The reason for the title of this
post will become apparent when you have read it. I am always very reluctant to use
my blog or social media to be negative and critical, but I feel the need to
pass comment on a matter which has already attracted much comment elsewhere.
Diabetes Care.
I won’t bore readers who already
know me with chapter and verse on my Diabetes story – it is in this post if you don’t know it. Suffice
it to say that I have been most fortunate, in that I have lived for almost 19
years with Type One with minimal complications, good health and no significant
impact upon my life and work. All I would say is that this is thanks in no
small part to my own efforts, the care and concern of my immediate family, and
in practical terms, the input of the health care professionals with whom I have
dealt on a regular basis. Diabetes is hard work, all day, every day.
Six years ago, as a result of my
consistently unproblematic condition, it was suggested to me by my hospital clinic
that I should be discharged to the care of my GP practice. At the time, this
was a welcome and appealing suggestion, which I willingly accepted. I had
always found the six monthly clinics a nuisance rather than any help: I had to
take an afternoon off work, which for a teacher means setting work for classes,
travel to a crowded hospital with (at the time) appalling car parking problems,
then sit for ages in a stuffy waiting room between various stages of a ponderous
and inefficient process (one room for weight and height, one room for a BG
tests, one room for seeing the doctor, another if necessary for seeing the
nurses.) I always had a brief and frankly unnecessary chat with a consultant,
who congratulated me on how well I was doing, exchanged a bit of small talk and
sent me on my way. All very nice, but of no clinical value if the truth be
told. The most meaningful and useful input was from the hard-pressed nurses,
who scuttled from room to room, stopping to chat in the waiting area to check
if I was OK for pens, was my meter OK etc.
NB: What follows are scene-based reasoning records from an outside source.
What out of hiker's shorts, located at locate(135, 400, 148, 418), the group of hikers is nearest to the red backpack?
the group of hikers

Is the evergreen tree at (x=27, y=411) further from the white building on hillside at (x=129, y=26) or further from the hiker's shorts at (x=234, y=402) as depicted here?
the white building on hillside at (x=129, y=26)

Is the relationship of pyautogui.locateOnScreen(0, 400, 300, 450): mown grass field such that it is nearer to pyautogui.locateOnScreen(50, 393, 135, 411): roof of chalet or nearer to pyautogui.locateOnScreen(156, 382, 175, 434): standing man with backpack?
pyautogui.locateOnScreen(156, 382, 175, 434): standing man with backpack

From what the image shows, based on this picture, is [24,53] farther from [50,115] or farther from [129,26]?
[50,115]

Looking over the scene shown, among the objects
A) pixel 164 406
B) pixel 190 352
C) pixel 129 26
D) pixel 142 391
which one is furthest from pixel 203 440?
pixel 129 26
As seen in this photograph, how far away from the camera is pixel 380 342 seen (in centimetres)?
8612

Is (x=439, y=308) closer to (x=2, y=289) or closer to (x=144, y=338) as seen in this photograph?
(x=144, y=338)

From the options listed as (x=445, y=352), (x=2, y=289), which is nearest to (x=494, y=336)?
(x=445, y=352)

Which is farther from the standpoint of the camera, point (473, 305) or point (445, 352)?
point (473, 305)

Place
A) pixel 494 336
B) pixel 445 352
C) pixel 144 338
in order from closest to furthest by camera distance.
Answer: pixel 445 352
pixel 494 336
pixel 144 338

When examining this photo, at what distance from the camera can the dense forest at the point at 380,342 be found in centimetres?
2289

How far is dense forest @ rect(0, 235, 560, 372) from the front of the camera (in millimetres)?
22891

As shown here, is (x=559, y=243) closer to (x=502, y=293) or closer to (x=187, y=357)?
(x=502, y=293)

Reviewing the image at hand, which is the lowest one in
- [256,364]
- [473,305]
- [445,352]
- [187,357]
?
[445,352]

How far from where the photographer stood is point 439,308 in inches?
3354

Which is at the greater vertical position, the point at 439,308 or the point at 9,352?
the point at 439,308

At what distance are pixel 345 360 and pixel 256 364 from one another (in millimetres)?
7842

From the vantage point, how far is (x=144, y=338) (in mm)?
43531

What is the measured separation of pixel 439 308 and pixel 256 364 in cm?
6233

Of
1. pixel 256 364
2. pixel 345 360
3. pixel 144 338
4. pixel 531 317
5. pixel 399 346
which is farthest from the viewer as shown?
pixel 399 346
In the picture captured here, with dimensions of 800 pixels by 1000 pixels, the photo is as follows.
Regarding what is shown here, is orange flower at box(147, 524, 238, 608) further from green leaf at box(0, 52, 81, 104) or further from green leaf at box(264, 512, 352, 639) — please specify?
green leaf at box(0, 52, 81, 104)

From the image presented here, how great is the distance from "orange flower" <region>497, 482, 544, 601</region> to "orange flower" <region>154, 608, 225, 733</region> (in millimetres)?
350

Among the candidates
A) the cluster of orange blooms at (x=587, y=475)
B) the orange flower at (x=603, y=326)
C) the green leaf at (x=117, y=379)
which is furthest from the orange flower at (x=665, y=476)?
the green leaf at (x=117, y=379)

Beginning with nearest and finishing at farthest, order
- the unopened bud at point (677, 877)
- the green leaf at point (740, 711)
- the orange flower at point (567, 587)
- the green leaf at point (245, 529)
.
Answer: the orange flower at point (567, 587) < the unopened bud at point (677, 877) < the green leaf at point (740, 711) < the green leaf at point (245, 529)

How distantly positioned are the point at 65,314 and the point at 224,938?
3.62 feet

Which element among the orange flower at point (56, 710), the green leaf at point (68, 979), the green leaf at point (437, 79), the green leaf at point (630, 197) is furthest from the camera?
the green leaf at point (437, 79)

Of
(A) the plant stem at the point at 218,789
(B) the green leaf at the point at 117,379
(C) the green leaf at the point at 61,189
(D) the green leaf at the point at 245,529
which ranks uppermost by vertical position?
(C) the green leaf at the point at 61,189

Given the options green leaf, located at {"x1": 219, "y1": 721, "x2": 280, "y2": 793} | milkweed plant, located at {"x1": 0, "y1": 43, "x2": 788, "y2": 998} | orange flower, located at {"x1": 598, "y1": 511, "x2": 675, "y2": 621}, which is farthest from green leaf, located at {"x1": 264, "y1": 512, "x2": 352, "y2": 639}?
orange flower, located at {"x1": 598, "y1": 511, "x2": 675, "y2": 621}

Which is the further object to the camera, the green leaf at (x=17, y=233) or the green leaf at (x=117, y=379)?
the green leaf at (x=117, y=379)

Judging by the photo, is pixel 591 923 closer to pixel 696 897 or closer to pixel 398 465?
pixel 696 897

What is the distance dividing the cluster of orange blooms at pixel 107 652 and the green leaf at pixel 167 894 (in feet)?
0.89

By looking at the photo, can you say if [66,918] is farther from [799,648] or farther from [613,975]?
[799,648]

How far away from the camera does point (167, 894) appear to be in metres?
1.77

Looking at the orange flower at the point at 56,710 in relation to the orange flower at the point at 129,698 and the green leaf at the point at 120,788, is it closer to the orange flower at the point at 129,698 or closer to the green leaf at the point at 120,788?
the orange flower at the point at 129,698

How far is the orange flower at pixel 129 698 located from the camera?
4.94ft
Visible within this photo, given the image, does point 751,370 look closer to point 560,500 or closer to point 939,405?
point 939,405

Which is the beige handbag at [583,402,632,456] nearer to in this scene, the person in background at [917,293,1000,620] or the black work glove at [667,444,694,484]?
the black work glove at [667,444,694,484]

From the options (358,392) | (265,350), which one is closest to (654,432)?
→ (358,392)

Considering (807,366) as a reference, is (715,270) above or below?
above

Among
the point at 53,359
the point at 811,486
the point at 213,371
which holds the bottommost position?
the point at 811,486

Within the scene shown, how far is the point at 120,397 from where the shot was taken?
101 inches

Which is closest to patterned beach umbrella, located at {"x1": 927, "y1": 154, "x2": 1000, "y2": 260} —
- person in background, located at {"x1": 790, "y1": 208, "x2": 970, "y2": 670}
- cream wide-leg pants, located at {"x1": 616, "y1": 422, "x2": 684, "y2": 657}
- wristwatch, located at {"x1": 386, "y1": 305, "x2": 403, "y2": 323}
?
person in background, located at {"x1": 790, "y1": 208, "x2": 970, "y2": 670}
The prospect of replacing all
this with a convenient appointment at my local GP, ten minutes’ walk from home,
was most attractive, and I took it. So for six years, I had this annual review,
essentially just a standard GP appointment, but with a doctor who is designated a
diabetes specialist in the context of the practice. I still had my twice yearly
HBa1c test, annual retinopathy check, foot check and all the right questions
from the doctor, so I was happy, and continued to have “good” control and a good
HBa1c result (albeit creeping slightly upwards into the 8’s)
Then came the GBDOC. Again, no need to repeat the
story – it’s here. But the GBDOC
meant that I started to be able to “compare notes” on diabetes care with others.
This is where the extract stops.